🤖 AI Summary
This work investigates the direct relationship between the regret (excess risk) of unregularized Bayes rules and the Hellinger distance of marginal densities within a Gaussian empirical Bayes framework. By developing an analytical framework that avoids recursive regularization and leveraging polynomial approximation together with Bernstein-type inequalities in weighted L² spaces, the authors establish sharp, non-asymptotic bounds linking these two quantities. This approach yields sharper—sometimes minimax optimal—regret bounds and clarifies the necessity of regularization under heavy-tailed priors. Specifically, for compactly supported priors, a regret upper bound of order \(O(\varepsilon^2 \log(1/\varepsilon)/\log\log(1/\varepsilon))\) is established; improved bounds are also derived for exponential-tail priors, leading to enhanced regret performance for nonparametric maximum likelihood estimation.
📝 Abstract
A central problem in the theory of empirical Bayes is to control the regret (excess risk) of a learned Bayes rule by the Hellinger distance between the estimated and true marginal densities. In the normal means model, the classical result of Jiang and Zhang (2009, Annals of Statistics) achieves this only after regularizing the Bayes rule and incurs an extraneous cubic logarithmic factor through a delicate recursive argument.

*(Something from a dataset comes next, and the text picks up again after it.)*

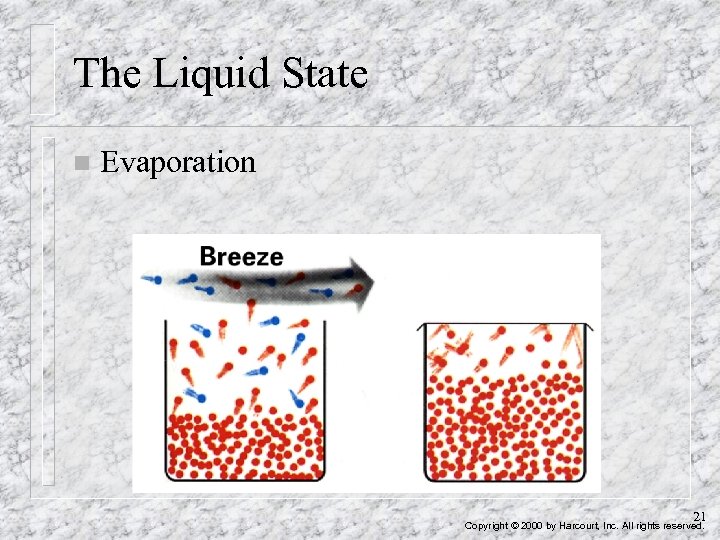 The Liquid State

Evaporation

Breeze

21

Copyright © 2000 by Harcourt, Inc. All rights reserved.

This paper introduces a new technique, based on polynomial approximation and Bernstein-type inequalities for weighted $L_2$ norms, that bounds the unregularized regret directly. The method is conceptually simpler and yields sharper, sometimes optimal, regret bounds. For compactly supported priors, we prove the sharp bound that the regret is at most $O(ε^2 \log(1/ε)/\log\log(1/ε))$, where $ε$ is the Hellinger distance between the marginal densities. The same method also extends to priors with exponential tails. Conversely, we show that regularization is genuinely necessary for heavy-tailed priors under only bounded moment assumptions. As a statistical consequence, we obtain improved regret bounds for the nonparametric maximum likelihood estimator.